> **Testo di partenza**

Più esattamente, il caso sottoposto all’esame dei Giudici di Strasburgo riguardava la vicenda di un padre che per sette anni, nonostante la previsione da parte del Tribunale per i minorenni dell’Emilia-Romagna di un puntuale calendario degli incontri con il figlio, aveva potuto esercitare il diritto di visita in modo assai limitato ed anzi, per un certo periodo gli incontri padre-figlio erano stati del tutto sospesi, sulla base delle relazioni negative dei Servizi Sociali incaricati di seguire il caso e presso i quali operava anche la madre del minore come psichiatra, nonchè per via di una valutazione negativa della sua idoneità genitoriale effettuata però da uno psichiatra che era legato da comprovati rapporti di amicizia con la madre del minore.

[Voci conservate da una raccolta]
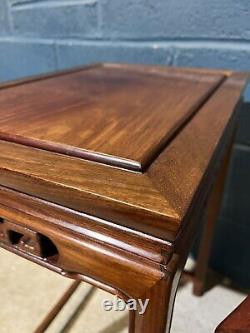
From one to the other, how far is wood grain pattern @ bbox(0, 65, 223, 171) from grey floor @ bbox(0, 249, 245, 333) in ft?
2.11

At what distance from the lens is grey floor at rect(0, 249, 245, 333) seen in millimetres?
882

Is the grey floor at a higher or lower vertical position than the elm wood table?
lower

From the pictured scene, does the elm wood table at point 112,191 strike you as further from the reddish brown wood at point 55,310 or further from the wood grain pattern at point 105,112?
the reddish brown wood at point 55,310

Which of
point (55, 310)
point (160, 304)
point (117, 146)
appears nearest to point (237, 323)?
point (160, 304)

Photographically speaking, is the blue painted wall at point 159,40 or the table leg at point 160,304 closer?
the table leg at point 160,304

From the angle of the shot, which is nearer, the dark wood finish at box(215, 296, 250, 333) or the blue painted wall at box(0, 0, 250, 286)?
the dark wood finish at box(215, 296, 250, 333)

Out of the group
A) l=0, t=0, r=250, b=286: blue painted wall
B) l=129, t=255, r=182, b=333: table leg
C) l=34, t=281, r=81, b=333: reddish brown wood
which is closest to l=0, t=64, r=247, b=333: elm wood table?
l=129, t=255, r=182, b=333: table leg

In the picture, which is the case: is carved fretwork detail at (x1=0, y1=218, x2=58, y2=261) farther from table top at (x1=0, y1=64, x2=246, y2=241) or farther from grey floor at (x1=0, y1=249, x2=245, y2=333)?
grey floor at (x1=0, y1=249, x2=245, y2=333)

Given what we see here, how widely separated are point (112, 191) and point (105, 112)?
0.22 meters

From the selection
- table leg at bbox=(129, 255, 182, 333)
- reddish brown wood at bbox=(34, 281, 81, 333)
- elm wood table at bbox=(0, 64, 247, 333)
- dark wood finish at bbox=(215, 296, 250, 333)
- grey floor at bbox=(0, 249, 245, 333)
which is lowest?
grey floor at bbox=(0, 249, 245, 333)

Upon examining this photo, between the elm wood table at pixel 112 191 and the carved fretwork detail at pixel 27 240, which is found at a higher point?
the elm wood table at pixel 112 191

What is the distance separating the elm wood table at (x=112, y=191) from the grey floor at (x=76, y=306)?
0.60 meters

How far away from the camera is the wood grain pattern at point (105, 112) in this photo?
344mm

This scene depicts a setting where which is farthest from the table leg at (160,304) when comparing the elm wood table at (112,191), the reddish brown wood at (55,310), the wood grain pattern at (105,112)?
the reddish brown wood at (55,310)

> **Consegna**
Come proseguiresti il testo sul caso esaminato dai giudici di Strasburgo, partendo subito dopo l'ultima frase riportata? Le voci costituiscono un materiale a sé, distinto dal testo.

> **Soluzione**
I tentativi del padre di far emergere la faziosità delle valutazioni dei Servizi e del C.T.U. erano rimasti infruttuosi sia presso il Tribunale per i minori, sia nel procedimento di reclamo innanzi alla Corte d’Appello: i giudici di entrambi i gradi non avevano accolto la richiesta del padre di rinnovare le indagini presso altre strutture pubbliche, non legate alla madre del minore, e mediante un perito imparziale.

Richiamando la nota sentenza Piazzi c/ Italia (sent. 2.11.2010, proc. n. 36168/09), la Corte di Giustizia UE ha ritenuto violato l’art. 8 della Convenzione Europea dei Diritti dell’Uomo che assicura il rispetto della vita privata e familiare. Ad avviso del giudici di Strasburgo, l’art. 8 non prevede solo il divieto di ingerenza del potere pubblico nella vita privata dell’individuo, ma impone un obbligo positivo, e cioè lo Stato deve attivarsi per fare in modo che il diritto alle relazioni familiari venga effettivamente rispettato e trovi piena attuazione nell’interesse prioritario del minore, suo malgrado coinvolto nella vicenda separativa dei genitori.

Fonte: sentenza CEDU 17.11.2015 (caso Bondavalli c/ Italia N. 35532/12)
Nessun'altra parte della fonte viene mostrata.